DIRECTIONS
For the listing that follows, give again exactly the lines from the one with "[citizen-science consensus label]" to the one with "common name: plains zebra", including both.

LISTED RECORDS
---*---
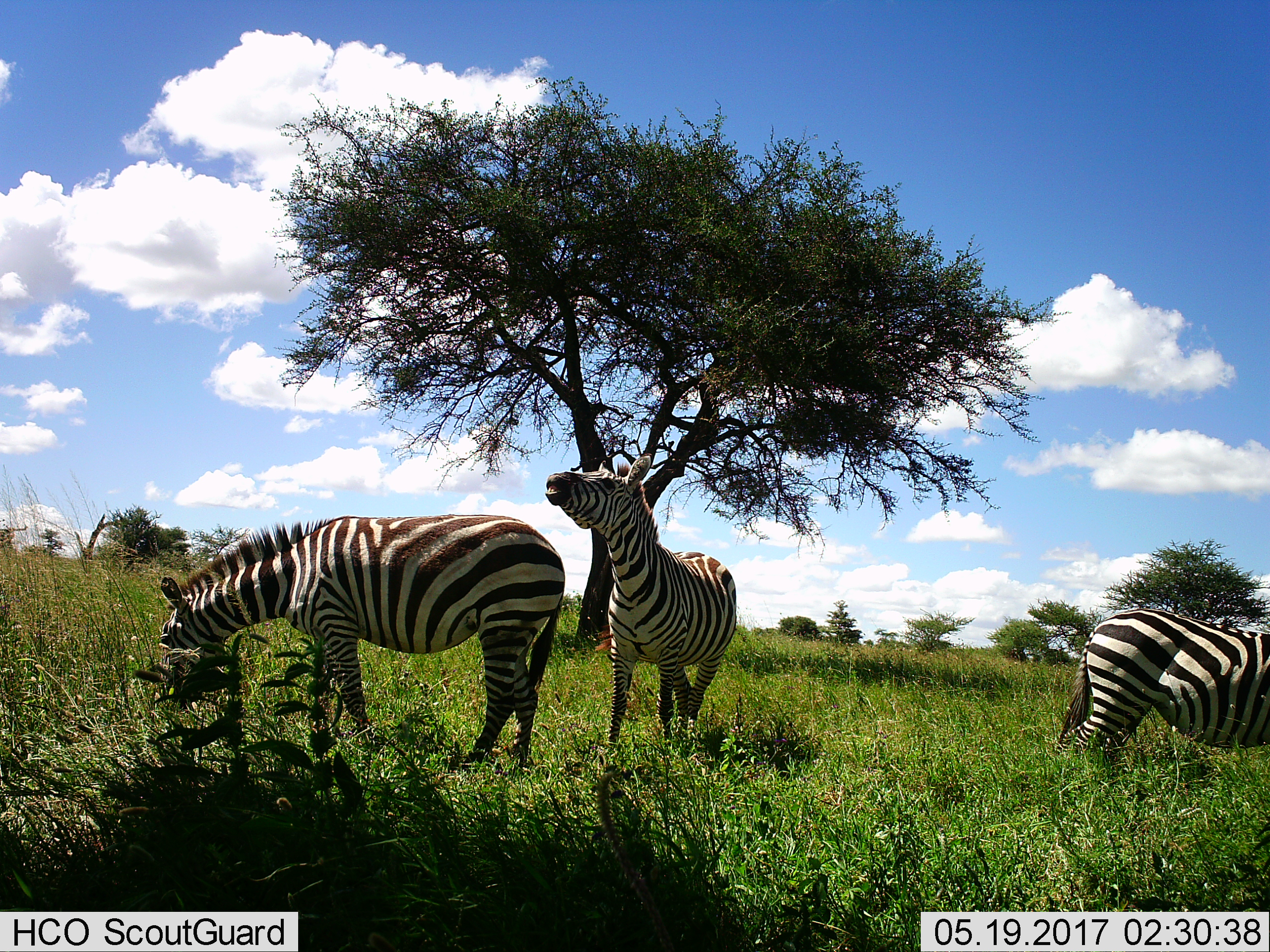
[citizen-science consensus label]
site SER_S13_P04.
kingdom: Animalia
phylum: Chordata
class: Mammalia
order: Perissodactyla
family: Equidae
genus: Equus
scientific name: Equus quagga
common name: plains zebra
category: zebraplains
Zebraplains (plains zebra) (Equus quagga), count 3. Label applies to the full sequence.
---*---
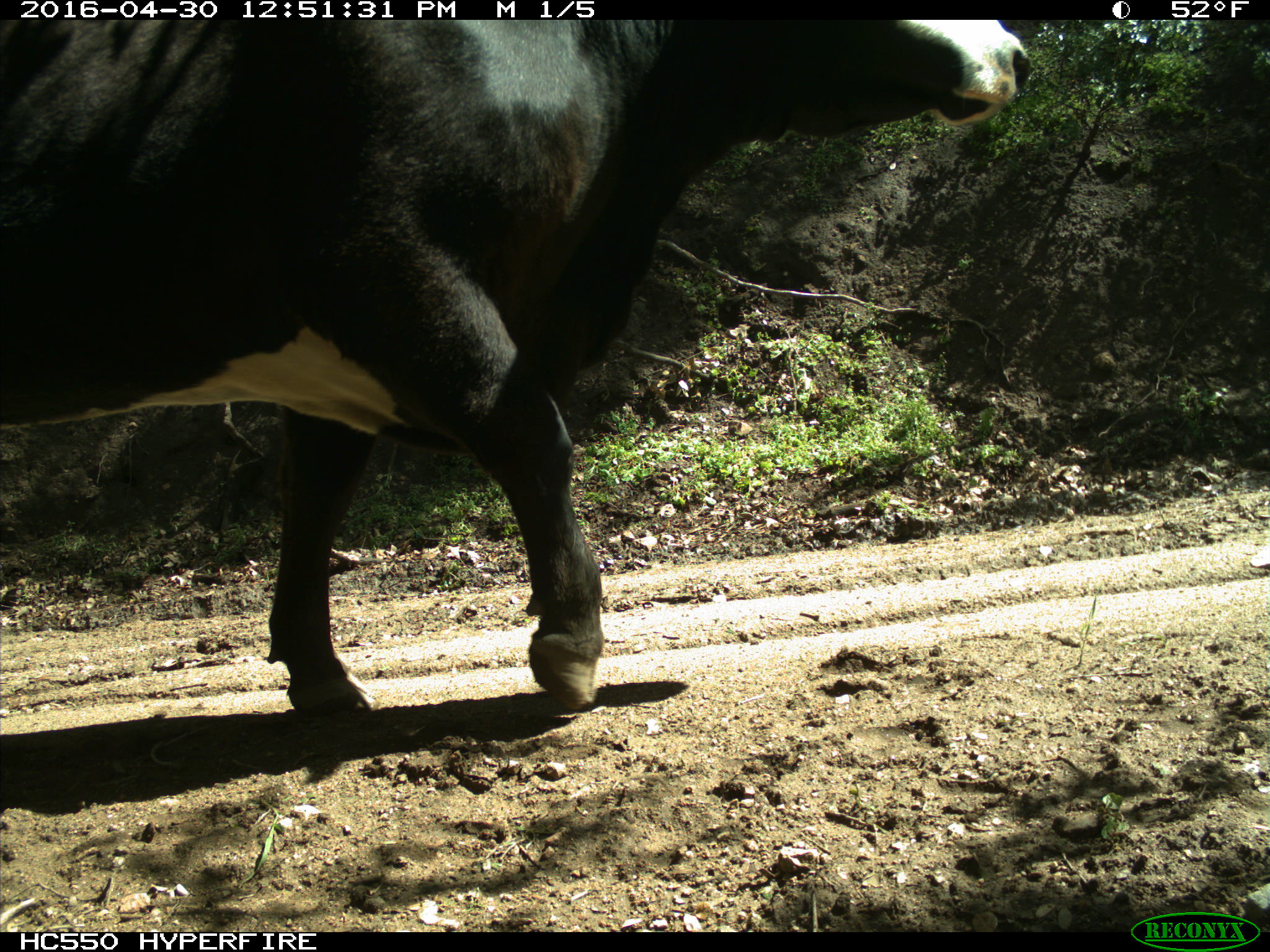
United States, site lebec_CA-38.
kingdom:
---*---
RESPONSE BELOW
[citizen-science consensus label]
site SER_S13_P04.
kingdom: Animalia
phylum: Chordata
class: Mammalia
order: Perissodactyla
family: Equidae
genus: Equus
scientific name: Equus quagga
common name: plains zebra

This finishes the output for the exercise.